Il Carnevale di Ormea, un’antica tradizione ritrovata: J’Aboi

La tradizione orale vuole che le origini di questa manifestazione siano legate alla scacciata dei saraceni da parte dei giovani locali, una storia comune a molti carnevali antichi delle Alpi sud-occidentali.

ABSTRACT

Nell’Alta Val Tanaro, dove le Alpi Liguri presentano i primi contrafforti che superano abbondantemente i 2.000 m, sorge Ormea, Ulmèa nel locale dialettoche non è piemontese, non è ligure ma presenta suoni e parole delle due parlate con aggiunta di fonemi francesi, latini e arabi, residui delle scorrerie del X sec.

Il termine ormeasco Aboi si può collegare ad Abbà, il nome dei personaggi che ancor oggi rappresentano i capi di alcune feste carnevalesche o religiose di altre valli cuneesi, questi erano un tempo alla testa delle abbadie medievali che nella loro composizione evocavano allegoricamente l’organizzazione ecclesiale che aveva come superiore un abate. Come in molte manifestazioni provenienti dal passato anche gli Aboi erano composti da soli uomini che interpretavano anche i ruoli femminili.

L’antico carnevale di Ormea fu festeggiato fino agli anni 50 del secolo passato, poi cadde nel dimenticatoio a causa soprattutto dello spopolamento e la conseguente sparizione dei giovani dalle sue frazioni sparse lungo i fianchi delle montagne.

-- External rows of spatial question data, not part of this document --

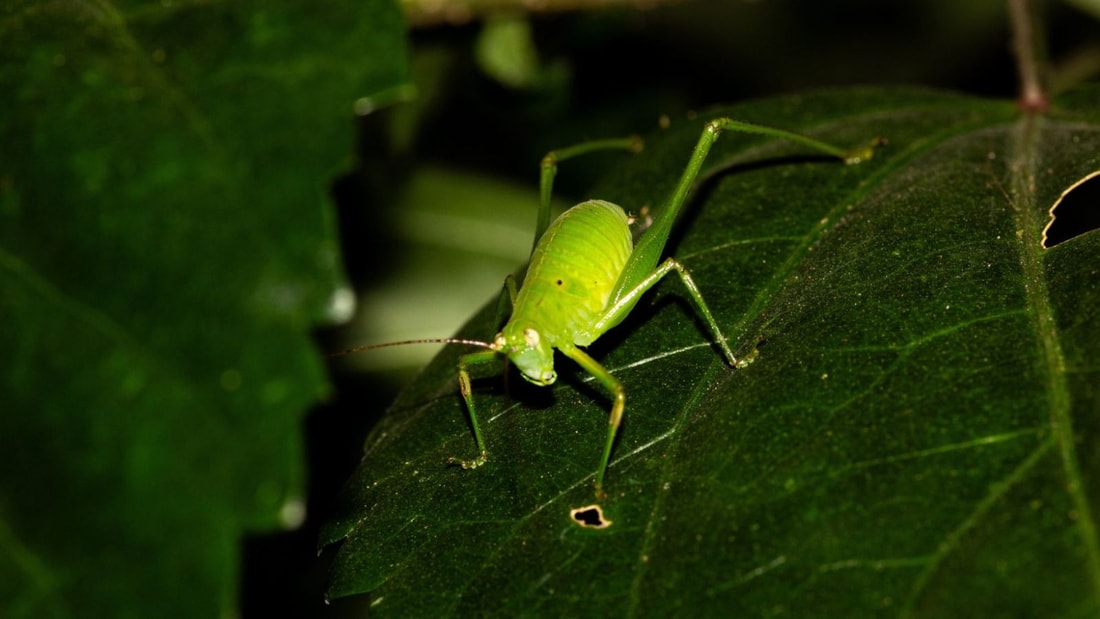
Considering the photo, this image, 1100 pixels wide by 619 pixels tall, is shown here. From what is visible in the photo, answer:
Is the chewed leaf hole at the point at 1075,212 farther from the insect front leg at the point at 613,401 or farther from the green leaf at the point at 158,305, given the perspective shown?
the green leaf at the point at 158,305

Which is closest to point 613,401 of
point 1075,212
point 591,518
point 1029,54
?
point 591,518

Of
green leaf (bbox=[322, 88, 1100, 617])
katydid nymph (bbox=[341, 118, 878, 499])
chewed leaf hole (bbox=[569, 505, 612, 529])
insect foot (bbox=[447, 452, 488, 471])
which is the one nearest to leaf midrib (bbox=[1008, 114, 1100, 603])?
green leaf (bbox=[322, 88, 1100, 617])

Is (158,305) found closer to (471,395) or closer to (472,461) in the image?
(472,461)

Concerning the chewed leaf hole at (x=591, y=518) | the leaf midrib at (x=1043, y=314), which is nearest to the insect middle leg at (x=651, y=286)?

Il Cai Di Ormea nel 1999, nell’ambito del progetto per la sistemazione di un tracciato lungo una quarantina di km che attraversa ben 24 borgate, la “Balconata di Ormea”, si mise a ricercare anche antiche tradizioni riscoprendo un carnevale di altri tempi e fu così che dal febbraio del 2004 si è rinnovata l’antica tradizione degli Aboi e da allora tutti gli anni, almeno per un giorno, alcuni villaggi rivivono un’ondata di vita e di semplice allegria. Dalle frazioni più elevate di Ormea, infatti, giungeva il gruppo mascherato degli Aboi che nella settimana di carnevale si spostava tra le varie borgate della Balconata.

Chiaro il messaggio che questo gruppo di giovani portava nelle borgate: “si avvicina la fine dell’isolamento”, la fine del freddo, la fine del buio. Un tempo infatti i collegamenti con il fondovalle non erano facili come oggi, per cui l’inverno era un periodo difficile da superare. In cambio i nostri Aboi ricevevano il dono dell’accoglienza, i pasti erano assicurati dagli abitanti delle borgate che visitavano, le ragazze si prestavano per i balli, i fienili li accoglievano di notte, riuscivano a fare la questua per il pasto finale. Era in pratica la motivazione di una comunità “chiusa” e “isolata” che al suo interno si “muove” in un momento dell’anno in cui si intravede la fine dell’isolamento invernale.